Unser Möglichstes?

Bis jetzt war mein Weihnachtszeit wunderbar. Emsig und feierlich zu gleichen Teilen – so muss es sein. Ruhige Büro- und Backarbeiten und Treffen mit lieben Menschen machten mir diesen Dezember leicht. Zwei Einbürgerungen von jungen, vielseitigen, muslimischen Frauen waren mir eine besondere Freude.
Trotz allem machen meine Gedanken, was sie wollen und kreisen immer wieder um Elendes in dieser Welt. Der Angriff und die Morde in der Army Public School beschäftigt mich. Das hat mit meiner guten Erinnerung zu tun, die ich an die Grenzstadt Peshawar habe. Deren Einwohner haben uns als Familie – und ganz besonders mir als zehnjähriges Mädchen – viel geholfen. Unser Rückweg von Indien führte Ende Siebzigerjahre durch lauter Konfliktregionen; der Weg von Peshawar über den Khyberpass nach Kabul, in dem schon die ersten russischen Besatzer warteten, war besonders steinig. Und kalt. Wohlgesinnte, kriegskundige Paschtunen waren das Beste, was mir damals passiert ist.
am Khyber-Pass
(Bild: ich damals am Khyber).

Der Anschlag erinnert mich auch an all die anderen Attacken auf Schulen, solche Nachrichten möchte man als Lehrperson nur verdrängen. Es gehört zu den niedrigsten Untaten des Menschen, wenn er anstatt seiner Feinde dessen Kinder tötet, es braucht für diese Tat eine schwer vorstellbare Dehumanisierung. Wie wir bei Breivik sahen, tun das neben Gruppen und Regimes auch Einzeltäter in der Überzeugung, den Gegner effizient zu schwächen. Doch gibt es wenig, was diesen mit mehr Zerstörungstrieb und Rachegefühl ausstattet. Das in Peshawar eröffnete Feuer wird über Generationen vererbt werden. Auge um Auge, Zahn um Zahn, Kind um Kind.
Ein Grund mehr, hier zu Hause alles zu tun, um in Frieden zu leben, selbst wenn wir nicht in jeder Situation wissen, was es dazu braucht. Arbeit, Wohlstand, Gesundheitsvorsorge, Unterstützung der Schwächeren und die Bereitschaft, uns den Zumutungen des Zusammenlebens zwischen den Kulturen zu stellen, bevor daraus Kriege werden. Ich habe es in diesem Blog schon öfter geschrieben, doch Weihnachten ist nicht der schlechteste Zeitpunkt, es zu wiederholen: Wir brauchen Geduld, Mut, mehr Bildung als Empörung. Hin und wieder brauchen wir auch neue Gesetze, aber solche, die der Freiheit und Demokratie dienen und unsere Rechtssicherheit erhalten. In Ovids Sinne: „Inde datae leges, ne firmior omnia posset“ (daher wurden Gesetze geschaffen, damit der Stärkere nicht alles vermöge). 2015 wird diesbezüglich ein anspruchsvolles Jahr für die Schweiz.
Ich wünschte mir, dass die Frage: „Tun wir unser Möglichstes?“ uns leitet. Nicht als rhetorische Frage, auch nicht als Schuldfrage. Als individuelle Frage, als Frage in Partnerschaften, in Familien, in Teams, in Schulen – als Alltagsfrage.

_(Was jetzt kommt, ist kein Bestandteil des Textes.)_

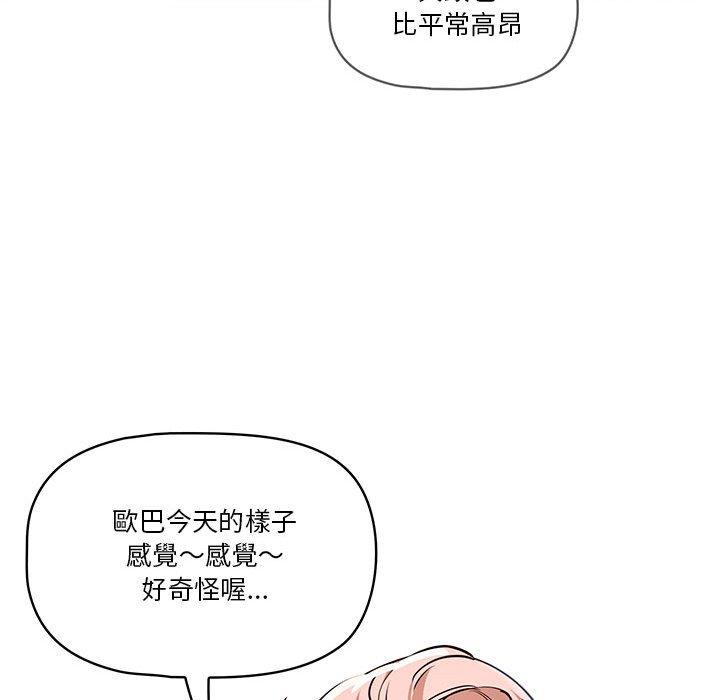 第62话 - 第120.jpg页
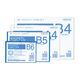コクヨ（KOKUYO） マグネットカードケース B6 内寸法131×185mm 青 マク-606B 1セット（2枚入）（直送品）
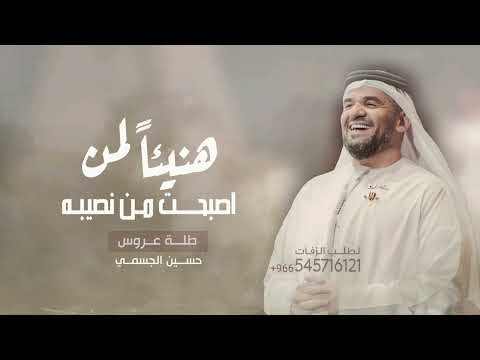 حسين الجسمي لا اله الا الله دخلة عروس هنيئا لمن اصبحت من نصيبه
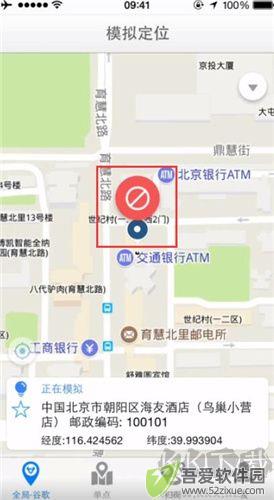 天下游app官方版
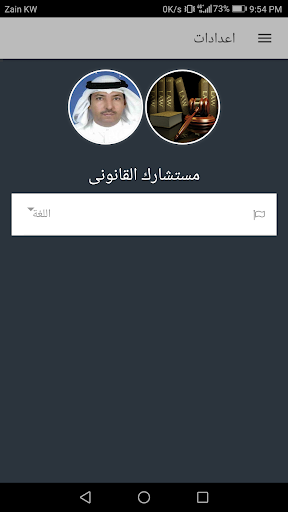 مستشارك القانونى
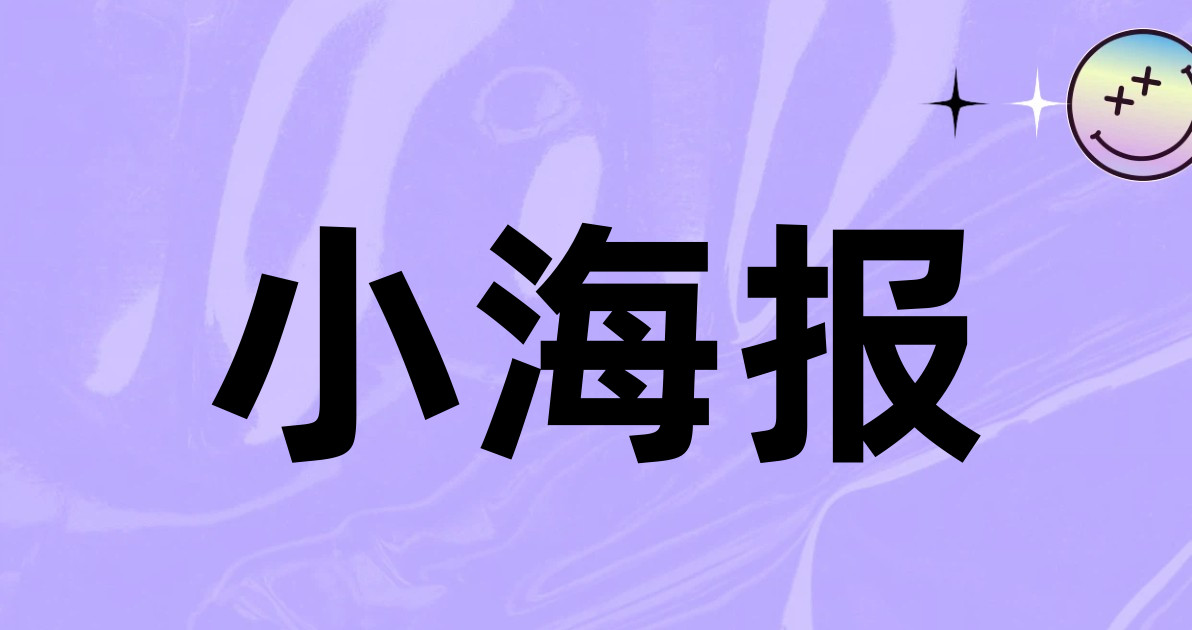 小海报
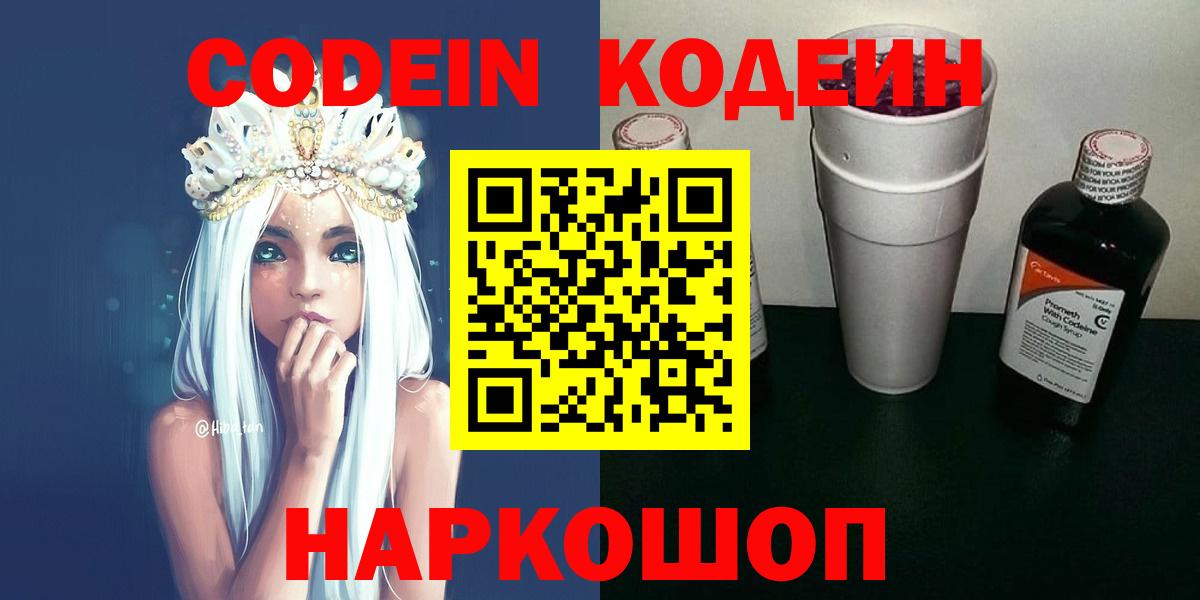 Codein Purple Drank Когалым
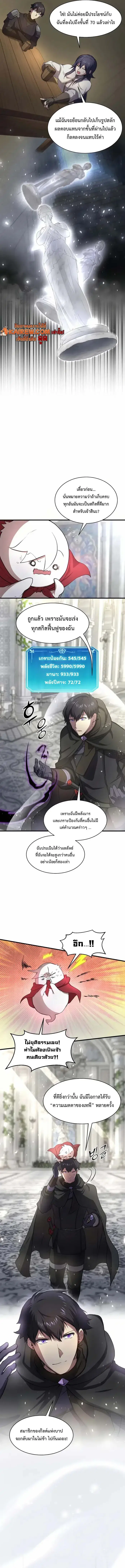 Level Up With Skills ตอนที่ 92 หน้า 2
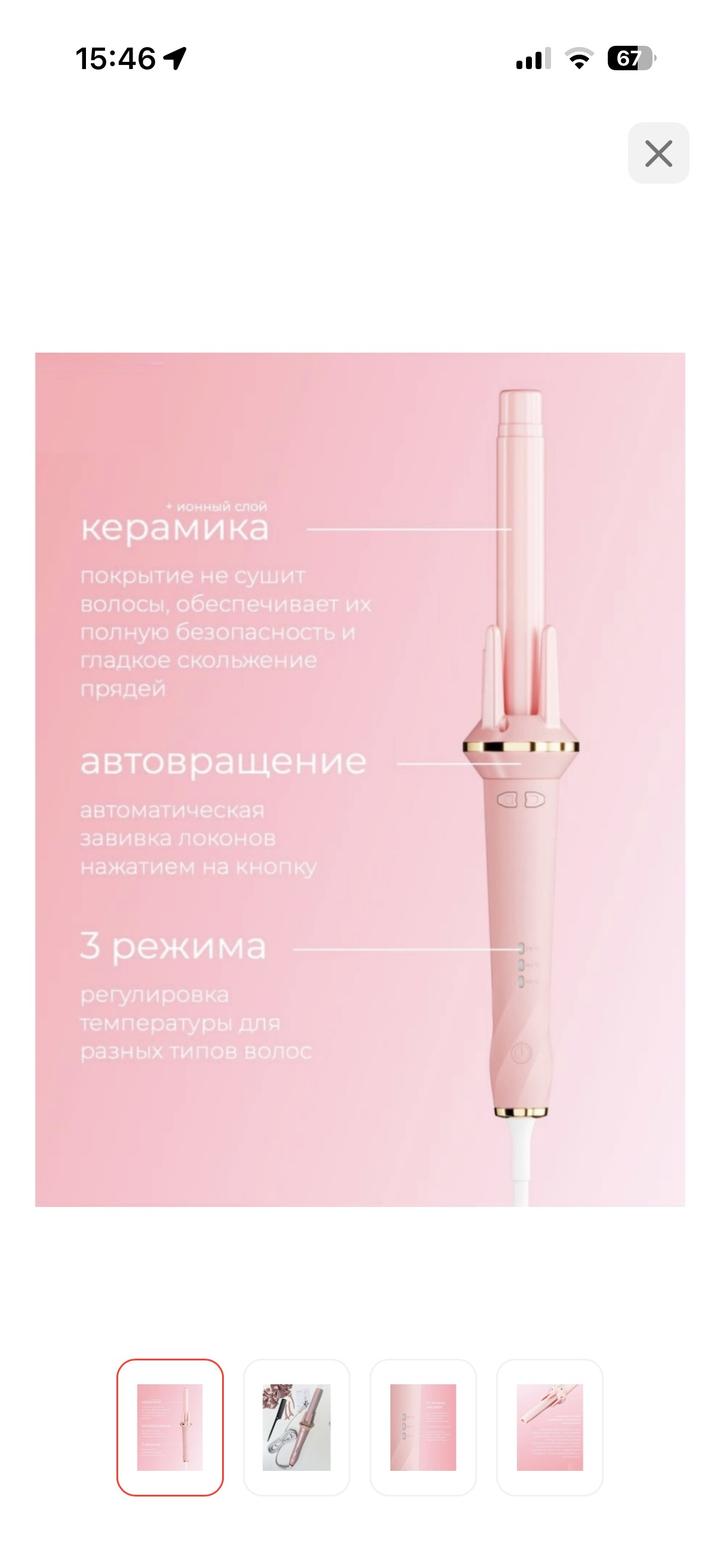 плойка саманакручивающая
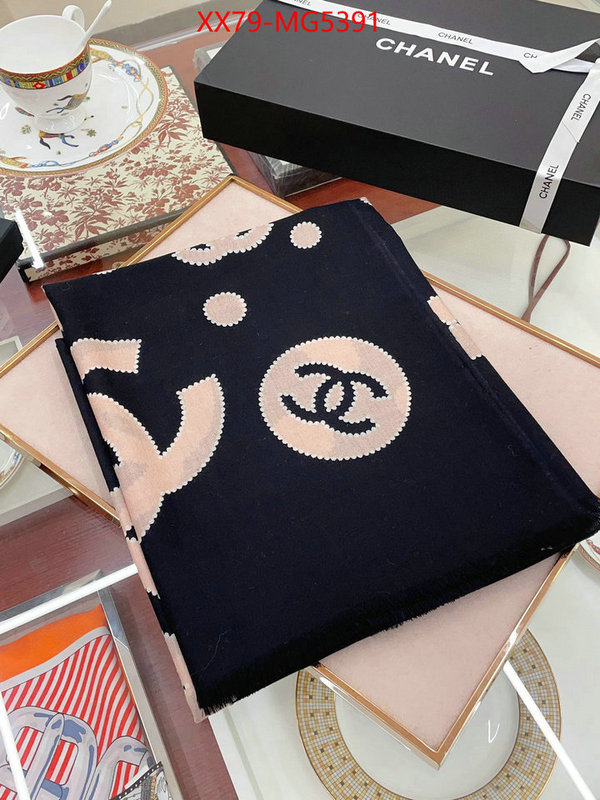 Scarf-Chanel 7 star ID: MG5391 $: 79USD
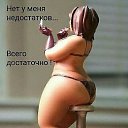 ���� �������, ��������� - ��������� 10 ��� 2019 � ������ ���� ����������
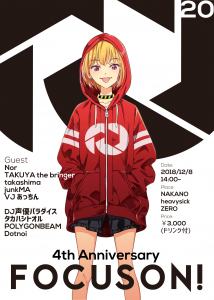 Focus On! 20 ~4th Anniversary~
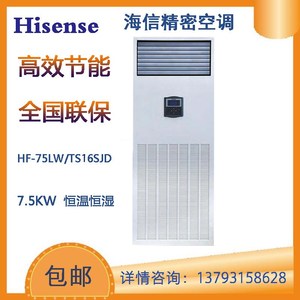 海信 HF-75LW/TS16SJD精密空调7.5KW 恒温恒湿3P基站机房专用柜式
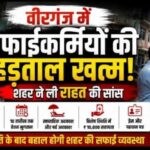 वीरगंज में सफाईकर्मियों की हड़ताल खत्म, शहर ने ली राहत की सांस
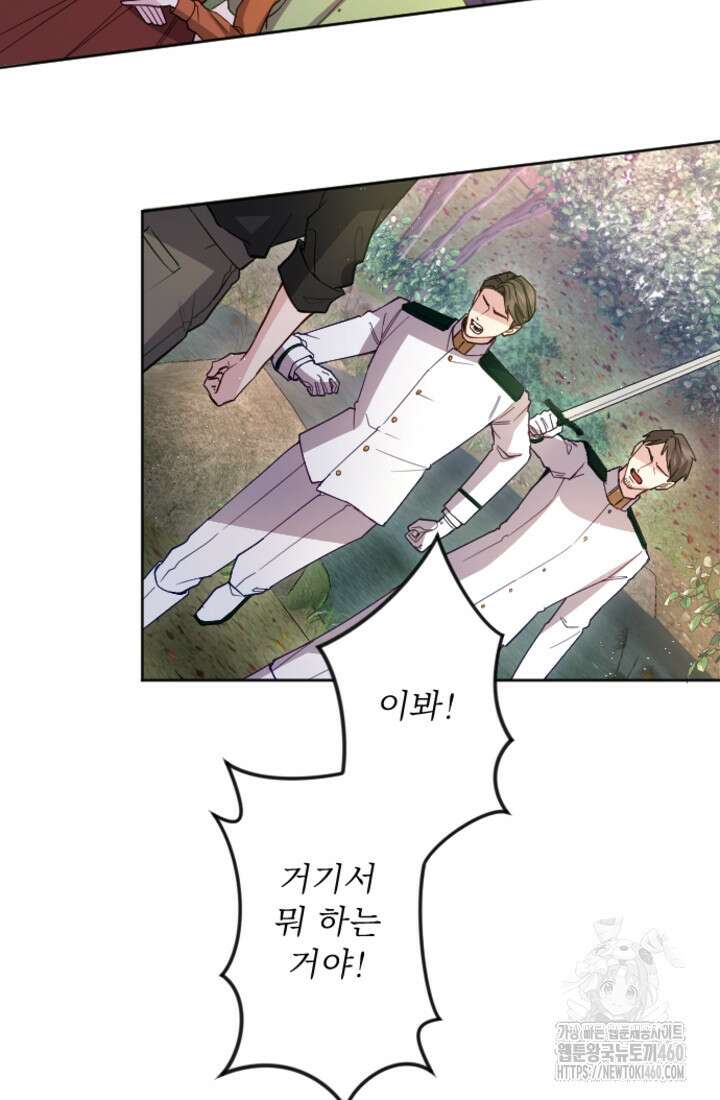 황제와 함께 타락하겠습니다 110화 14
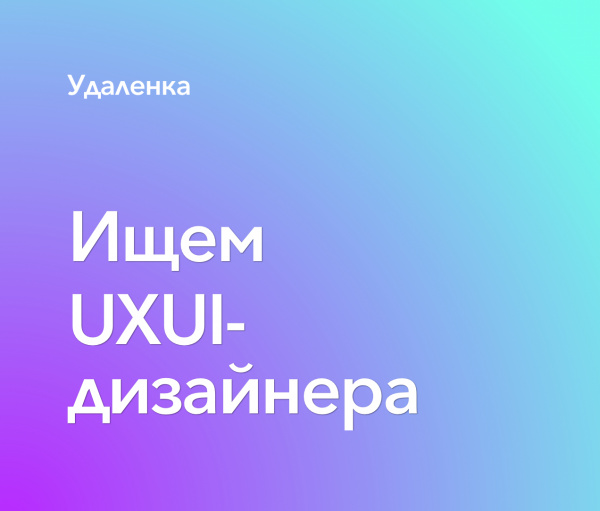 Ищем UXUI-дизайнера
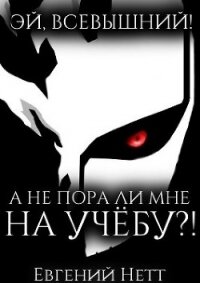 А не пора ли мне НА УЧЁБУ?&#33; (СИ) - Нетт Евгений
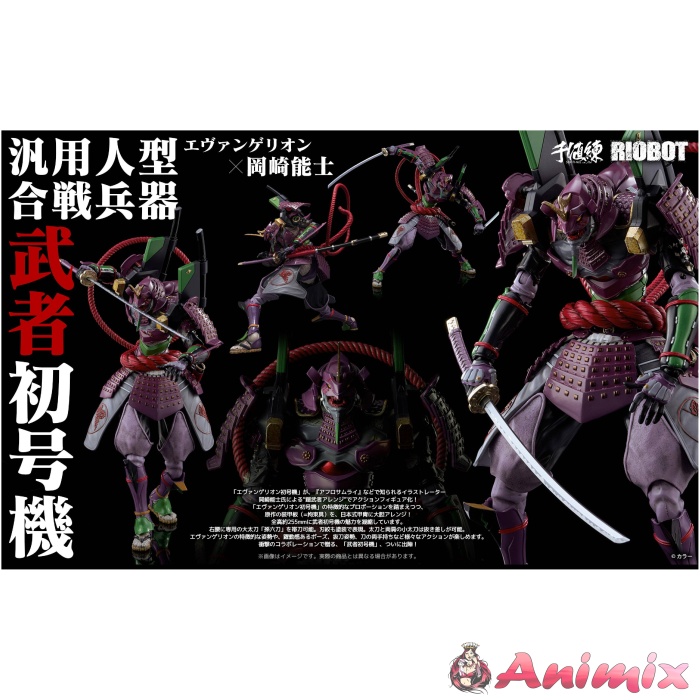 RIOBOT Multipurpose Humanoid Decisive Weapon Musha Test Type-01 (Evangelion Series) - Image 34
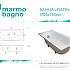 Ванна мраморная Marmo Bagno Патриция 170х75х45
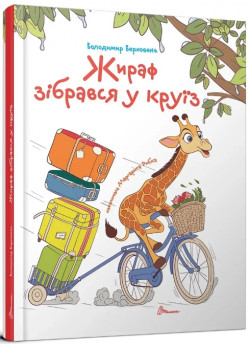 Жираф зібрався у круїз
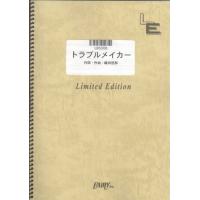 (楽譜) トラブルメイカー／相川七瀬 (バンドスコアピース／オンデマンド LBS308) | サイトミュージック Yahoo!店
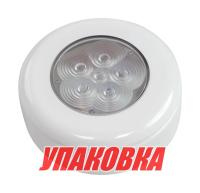 Светильник каютный светодиодный холодный белый свет 12 В (упаковка из 2 шт.)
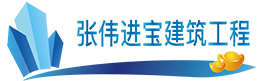 白城钢结构安装制作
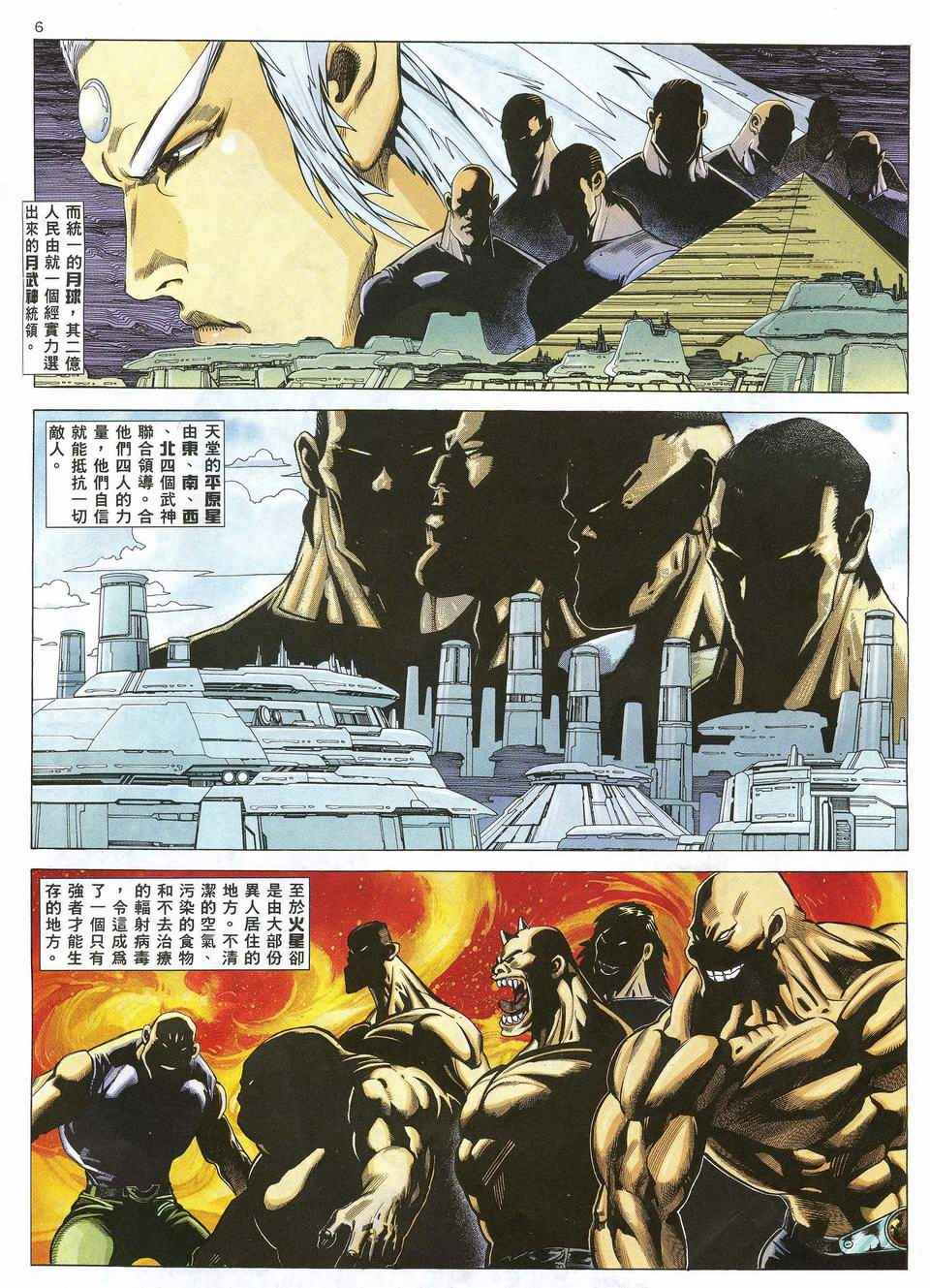 第 6 页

2 Gedanken zu „Unser Möglichstes?“

  1. Übers ganze Jahr trage ich einen Weihnachtsbeitrag in meinem Kopf herum, wie gut wir es haben, was für ein Glück es ist, in der Schweiz geboren und aufgewachsen zu sein, was für einen schrecklichen Alltag unzählige von Menschen durchmachen müssen und wie wir verwöhnten Tockel uns über Erdnüsse beklagen. Aber immer tönt das irgendwie so pseudo…
    Danke für deine passenden Zeilen! C’est ça!